It's important to realize that there is no one magic swing that will work for every club. As you become a more accomplished player, your swing will have a tendency toward more of a wedge swing, or more of a driver swing. But, just like the tour pros, you can learn the simple adjustments that you need to make, AND the swing faults, or tendencies, that you can get away with.

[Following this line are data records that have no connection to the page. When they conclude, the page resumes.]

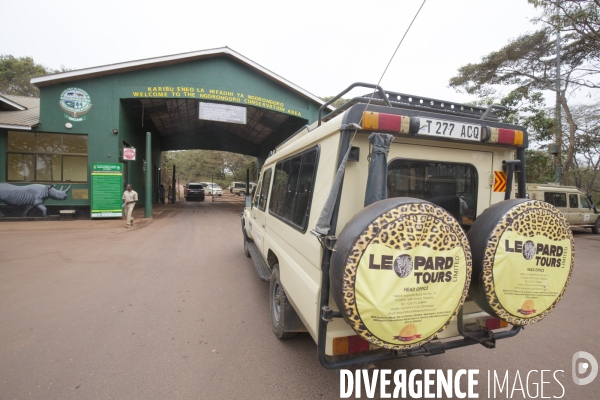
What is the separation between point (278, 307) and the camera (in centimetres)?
339

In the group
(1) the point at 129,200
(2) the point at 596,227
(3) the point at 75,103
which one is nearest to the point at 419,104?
(1) the point at 129,200

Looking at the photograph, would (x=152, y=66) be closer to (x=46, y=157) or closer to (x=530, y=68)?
(x=46, y=157)

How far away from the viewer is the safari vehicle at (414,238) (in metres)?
1.79

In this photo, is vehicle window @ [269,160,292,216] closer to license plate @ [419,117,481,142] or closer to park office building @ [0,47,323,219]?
license plate @ [419,117,481,142]

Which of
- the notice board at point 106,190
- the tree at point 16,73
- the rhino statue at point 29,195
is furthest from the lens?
the tree at point 16,73

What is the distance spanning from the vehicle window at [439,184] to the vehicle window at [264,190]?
247 cm

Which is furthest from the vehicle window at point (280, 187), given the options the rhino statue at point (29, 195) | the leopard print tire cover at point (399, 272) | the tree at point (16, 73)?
the tree at point (16, 73)

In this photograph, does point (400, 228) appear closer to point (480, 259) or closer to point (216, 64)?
point (480, 259)

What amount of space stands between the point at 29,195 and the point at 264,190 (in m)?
12.3

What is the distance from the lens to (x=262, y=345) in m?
3.18

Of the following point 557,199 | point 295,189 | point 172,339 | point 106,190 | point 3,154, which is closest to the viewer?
point 295,189

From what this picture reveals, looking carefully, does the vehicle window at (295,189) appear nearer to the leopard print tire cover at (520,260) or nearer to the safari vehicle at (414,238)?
the safari vehicle at (414,238)

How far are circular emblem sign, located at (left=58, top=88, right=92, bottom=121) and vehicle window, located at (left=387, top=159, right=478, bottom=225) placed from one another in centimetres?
1457

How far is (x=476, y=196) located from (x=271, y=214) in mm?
2351
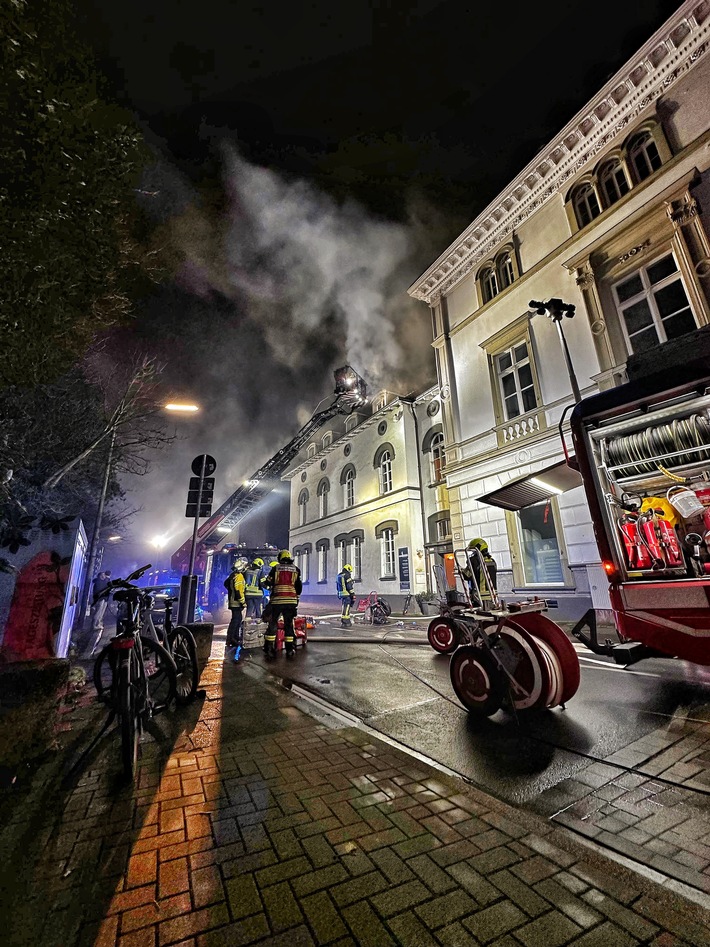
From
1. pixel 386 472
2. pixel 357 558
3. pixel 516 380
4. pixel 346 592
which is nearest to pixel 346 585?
pixel 346 592

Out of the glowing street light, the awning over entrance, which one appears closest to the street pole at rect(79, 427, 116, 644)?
the glowing street light

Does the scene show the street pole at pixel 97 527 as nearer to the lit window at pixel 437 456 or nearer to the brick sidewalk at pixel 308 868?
the brick sidewalk at pixel 308 868

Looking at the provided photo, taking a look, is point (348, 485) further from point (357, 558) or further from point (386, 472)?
point (357, 558)

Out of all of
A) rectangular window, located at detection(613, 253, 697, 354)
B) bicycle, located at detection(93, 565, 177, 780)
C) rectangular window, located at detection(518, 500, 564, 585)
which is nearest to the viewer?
bicycle, located at detection(93, 565, 177, 780)

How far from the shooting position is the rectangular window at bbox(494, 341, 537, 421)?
12.4 meters

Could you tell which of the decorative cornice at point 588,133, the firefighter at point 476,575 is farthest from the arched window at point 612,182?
the firefighter at point 476,575

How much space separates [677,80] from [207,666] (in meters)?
18.1

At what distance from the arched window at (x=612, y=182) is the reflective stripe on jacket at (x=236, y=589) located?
561 inches

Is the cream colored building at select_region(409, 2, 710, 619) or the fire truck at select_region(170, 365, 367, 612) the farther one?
the fire truck at select_region(170, 365, 367, 612)

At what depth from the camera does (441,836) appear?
6.77 ft

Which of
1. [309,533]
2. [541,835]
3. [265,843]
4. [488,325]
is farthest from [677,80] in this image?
[309,533]

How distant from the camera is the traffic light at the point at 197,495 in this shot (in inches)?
396

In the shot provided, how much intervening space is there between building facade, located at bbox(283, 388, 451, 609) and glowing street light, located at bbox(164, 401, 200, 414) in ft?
37.2

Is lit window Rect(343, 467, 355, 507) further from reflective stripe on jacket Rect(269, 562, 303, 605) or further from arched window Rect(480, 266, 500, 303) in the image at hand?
reflective stripe on jacket Rect(269, 562, 303, 605)
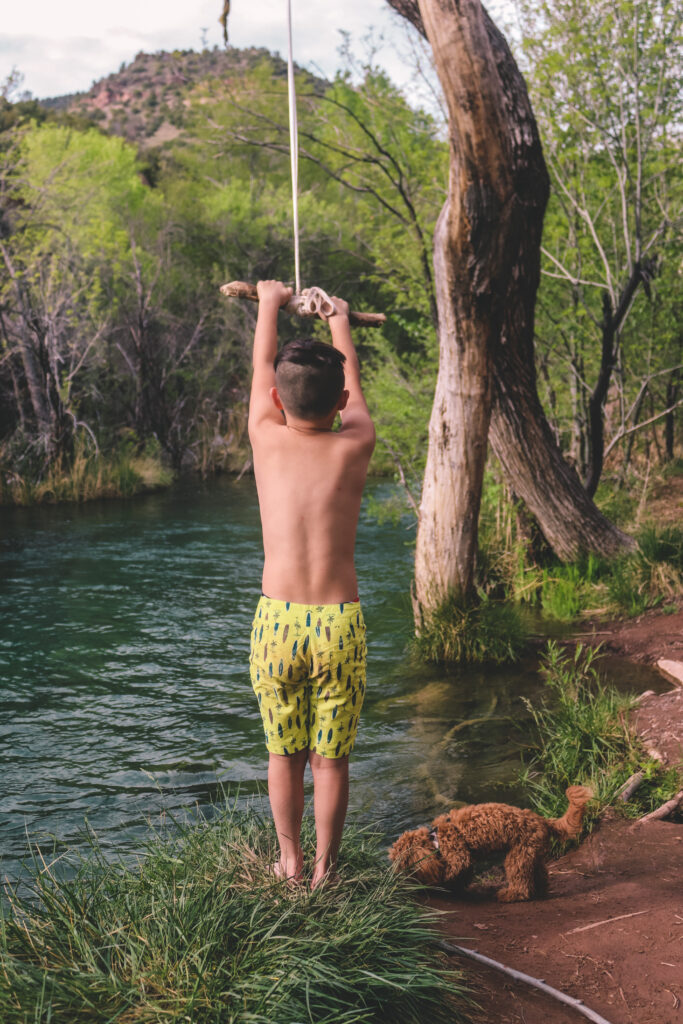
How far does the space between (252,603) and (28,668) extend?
112 inches

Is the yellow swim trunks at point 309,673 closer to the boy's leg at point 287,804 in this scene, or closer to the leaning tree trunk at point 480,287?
the boy's leg at point 287,804

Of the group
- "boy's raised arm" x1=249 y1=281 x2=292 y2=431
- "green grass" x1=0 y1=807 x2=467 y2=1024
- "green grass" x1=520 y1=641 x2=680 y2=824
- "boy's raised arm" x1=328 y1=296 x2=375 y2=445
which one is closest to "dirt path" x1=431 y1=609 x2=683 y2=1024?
"green grass" x1=520 y1=641 x2=680 y2=824

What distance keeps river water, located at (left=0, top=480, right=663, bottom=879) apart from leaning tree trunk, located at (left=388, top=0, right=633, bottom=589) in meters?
1.29

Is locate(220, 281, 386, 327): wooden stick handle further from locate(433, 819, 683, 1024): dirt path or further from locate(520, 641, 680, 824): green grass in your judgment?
locate(520, 641, 680, 824): green grass

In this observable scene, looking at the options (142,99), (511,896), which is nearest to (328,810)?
(511,896)

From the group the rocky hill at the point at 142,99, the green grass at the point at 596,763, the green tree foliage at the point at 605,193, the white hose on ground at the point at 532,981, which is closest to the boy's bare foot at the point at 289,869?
the white hose on ground at the point at 532,981

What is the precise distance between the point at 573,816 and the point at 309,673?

Here is a quick summary of the normal adjustments.
Full Wedge Swing
- Power of the swing - upper body driven
- Path - more left and more steep
- Clubface - more of an open club face
- Ball Position - more centered or just ahead of center
- Stance Width - more narrow
- Grip Strength - more of a weak grip, especially trail hand
- Pivot - can get away with more of a reverse pivot or upper body moving toward target in backswing
- Lead arm motion - more of a chop across the rib cage
- Swing faults that help (or at least you can get away with) - forward lunge, lift, and cast
- Timing of face rotation - can be later in the swing
- Power of the swing - lower body driven
- Path - more right and more shallow
- Clubface - more of an closed club face
- Ball Position - more forward, can be ahead of left shoulder
- Stance Width - more wide
- Grip Strength - more of a strong grip, especially trail hand
- Pivot - can get away with more of a hang back style pivot
- Lead arm motion - more of a lift off the rib cage
- Swing faults that help (or at least you can get away with) - sway and early extension
- Timing of face rotation - better to close earlier in downswing
If you struggle more with one area of your game, you can use that as a sign of what kind of swing you tend to make, and how you might best spend your practice time.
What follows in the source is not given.